- **TASK STATEMENT**: Exact reproduction of the data is required, with images excluded.

- **RECORDS PROVIDED**:
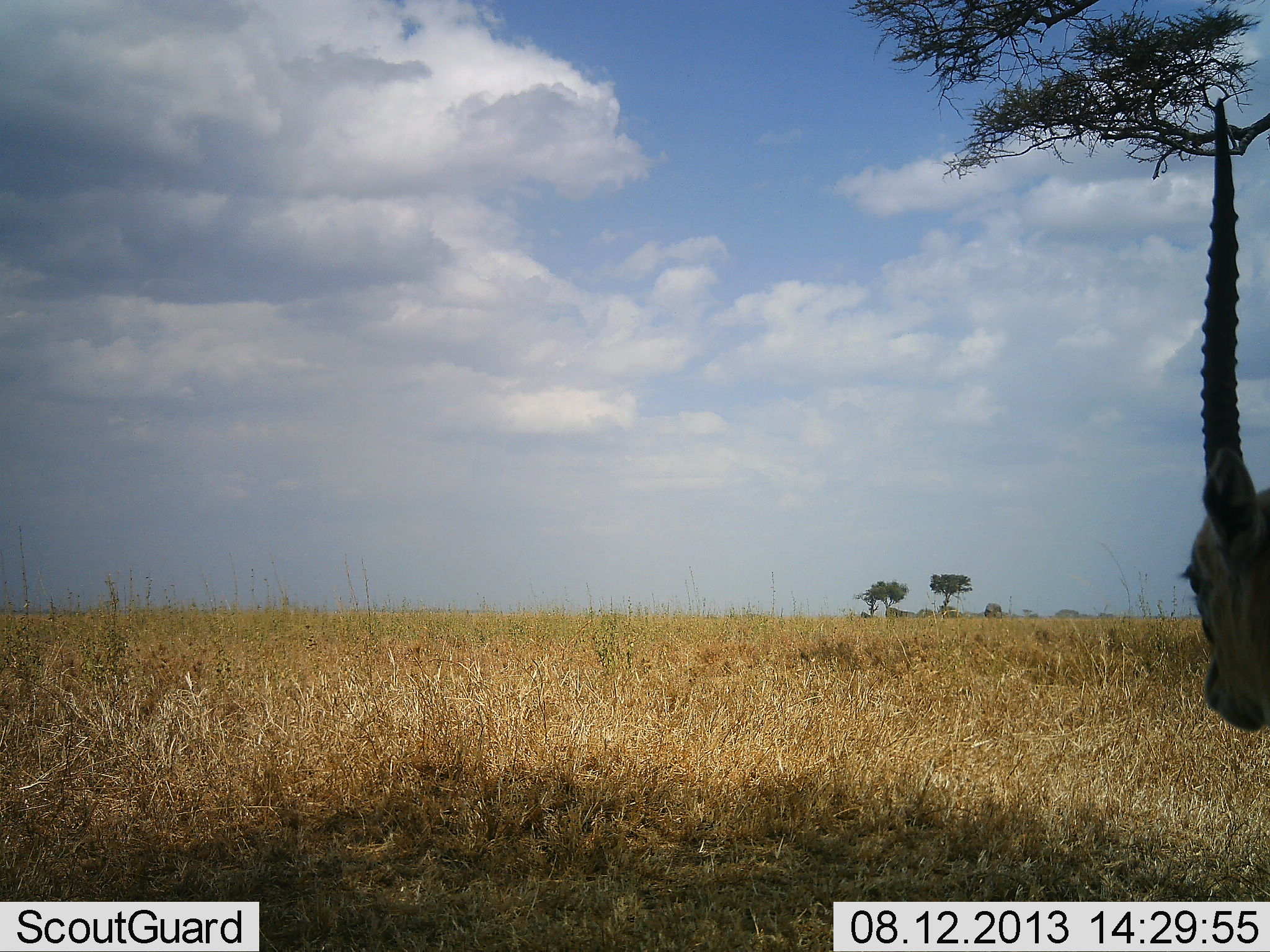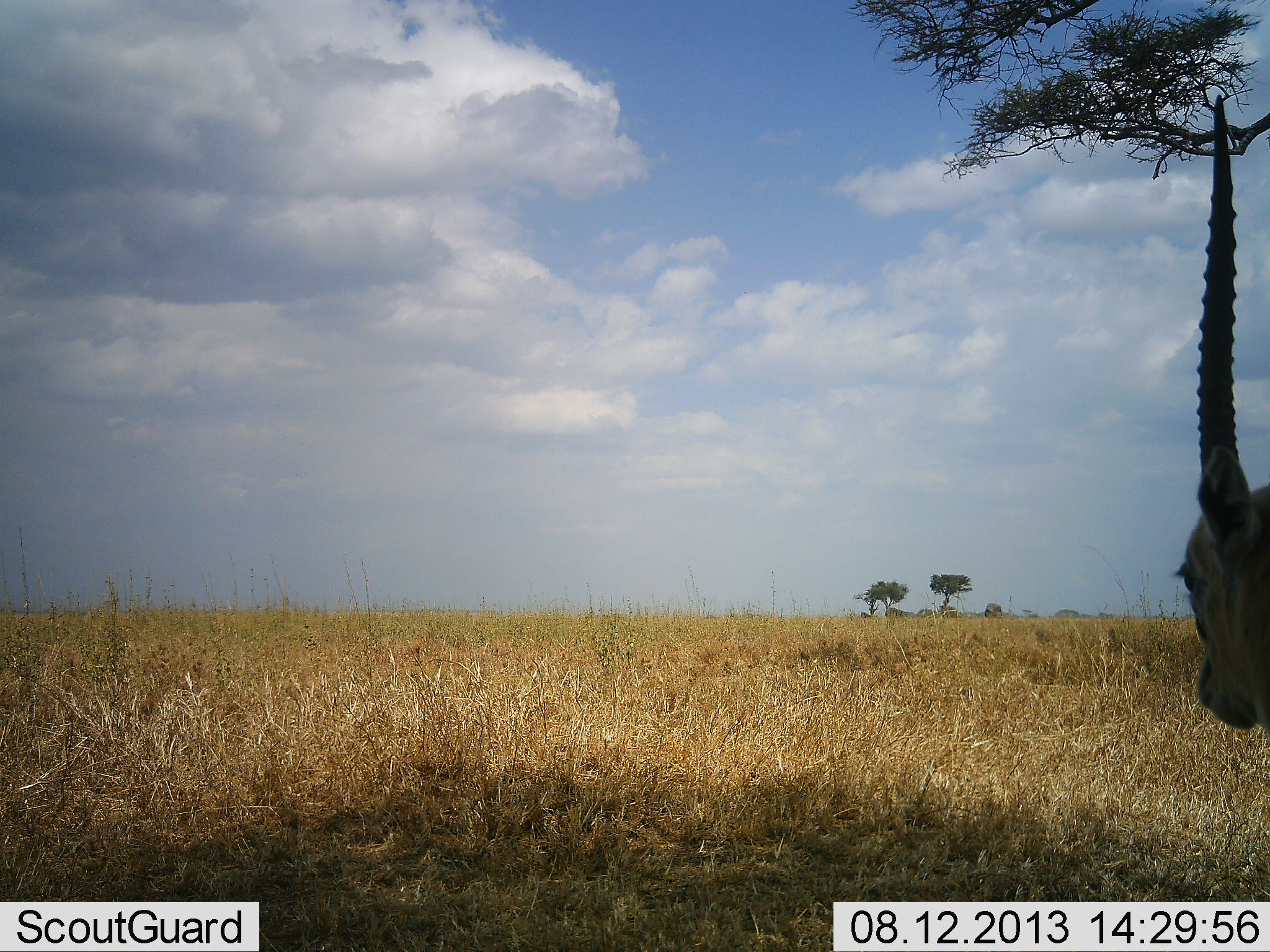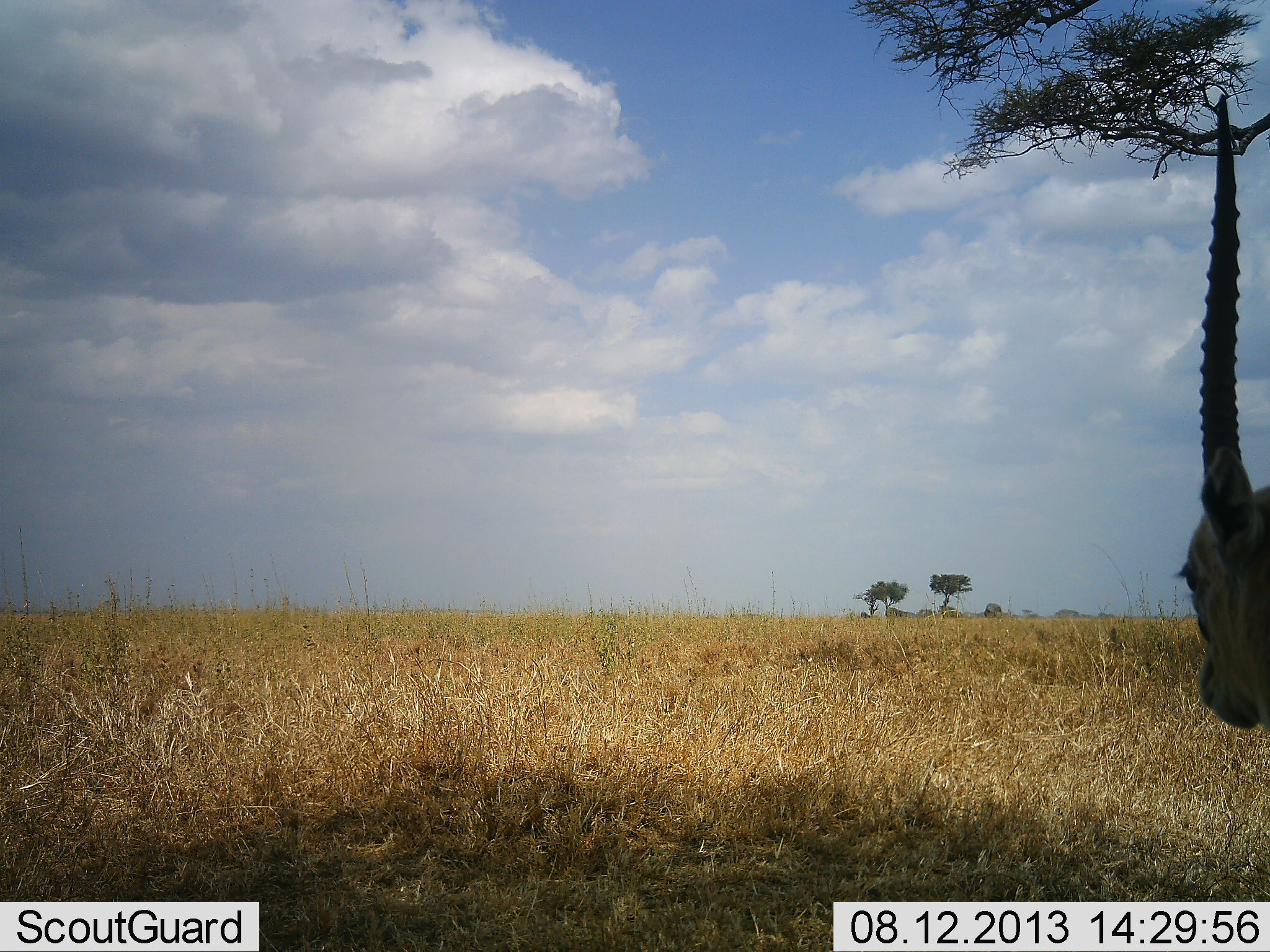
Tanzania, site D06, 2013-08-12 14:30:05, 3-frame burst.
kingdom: Animalia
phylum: Chordata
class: Mammalia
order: Artiodactyla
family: Bovidae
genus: Eudorcas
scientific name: Eudorcas thomsonii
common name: thomson's gazelle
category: gazellethomsons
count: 1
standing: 91%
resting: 9%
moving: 0%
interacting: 0%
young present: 0%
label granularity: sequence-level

- **EXERCISE RESULT**:
Tanzania, site D06, 2013-08-12 14:30:05, 3-frame burst.
kingdom: Animalia
phylum: Chordata
class: Mammalia
order: Artiodactyla
family: Bovidae
genus: Eudorcas
scientific name: Eudorcas thomsonii
common name: thomson's gazelle
category: gazellethomsons
count: 1
standing: 91%
resting: 9%
moving: 0%
interacting: 0%
young present: 0%
label granularity: sequence-level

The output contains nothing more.